Violazione dell’obbligo di fedeltà

Quando la violazione dell’obbligo di fedeltà può configurare concorrenza sleale.

Com’è noto, l’art. 2105 c.c. disciplina il cosiddetto obbligo di fedeltà del lavoratore. La norma stabilisceil divieto di trattare affari, per conto proprio o terzi, in concorrenza con l’imprenditore. Non può, altresì, divulgare notizie attinenti all’organizzazione e ai metodi di produzione dell’impresa, o farne uso in modo da poter recare ad essa pregiudizio.

Il dettato normativo parla esplicitamente di concorrenza, nell’individuare le modalità con cui deve concretizzarsi la violazione dell’obbligo di fedeltà.

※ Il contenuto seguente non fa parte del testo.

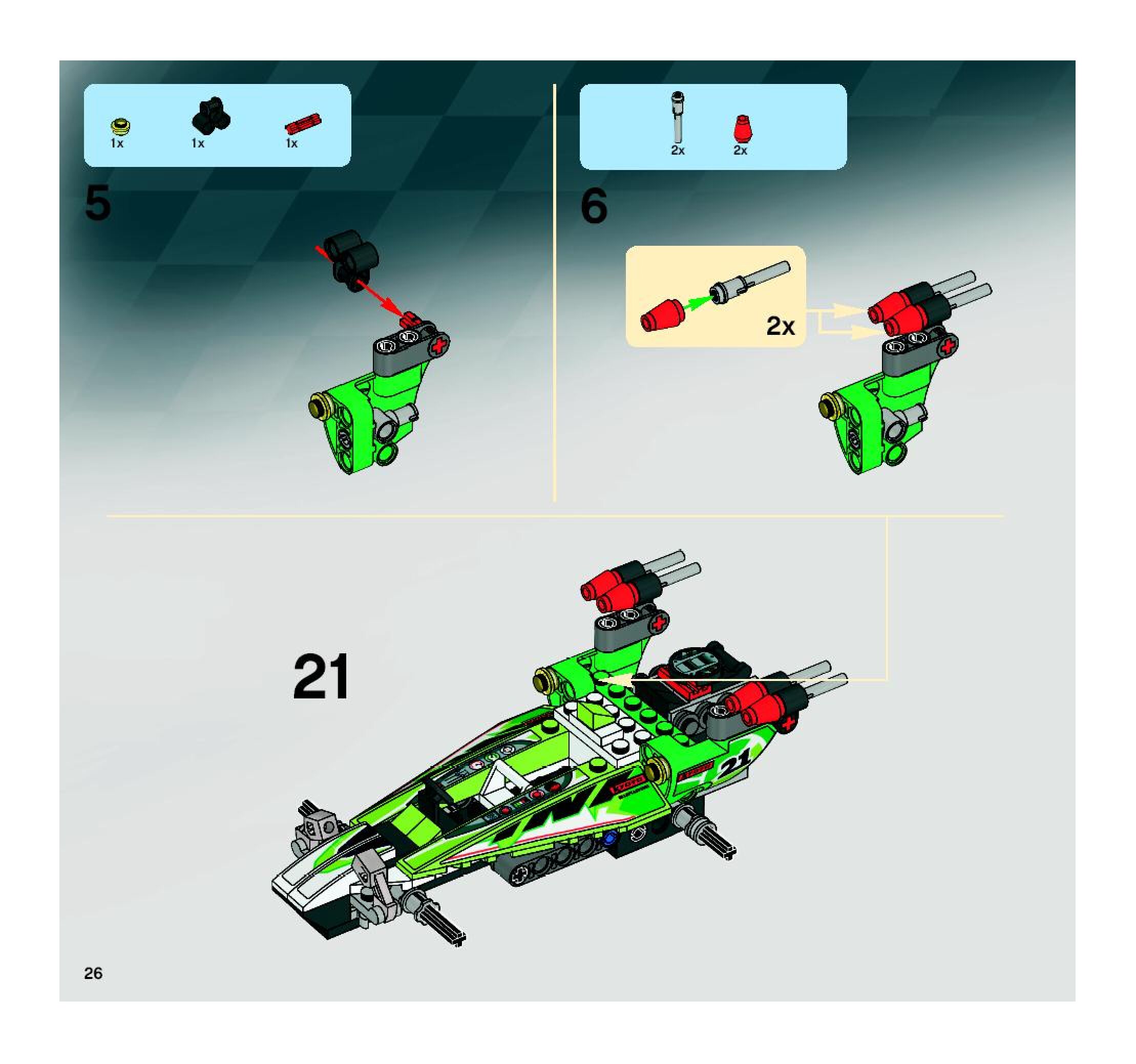 1x 1x 1x

5

2x 2x

6

2x

21

21

26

Sul punto è intervenuta la Suprema Corte di Cassazione con la sentenza 6091/2017 emessa dalla Sezione Lavoro.

Attraverso questo provvedimento i Giudici hanno delineato i confini di applicabilità del citato art. 2105 c.c.

Gli Ermellini hanno escluso che la mera potenzialità lesiva di una condotta del lavoratore configuri, di per sé, violazione del divieto di non concorrenza imposto dall’ordinamento al lavoratore.

Il caso da cui questa decisione prende le mosse, per chiarire meglio quanto sin qui esposto, ha visto escludere la fondatezza delle contestazioni mosse ad una lavoratrice. La resistente, assunta in forma part time, presso una impresa che operava nello stesso settore merceologico ed era concorrente dell’azienda di famiglia della lavoratrice. Questa, inoltre, forniva il suo contributo lavorando presso l’azienda familiare nei periodi di tempo liberi rispetto alla mansione principale.

Una volta scoperto questo doppio impiego, si è adito il Giudice competente al fine di veder riconosciuta la violazione dell’obbligo di fedeltà.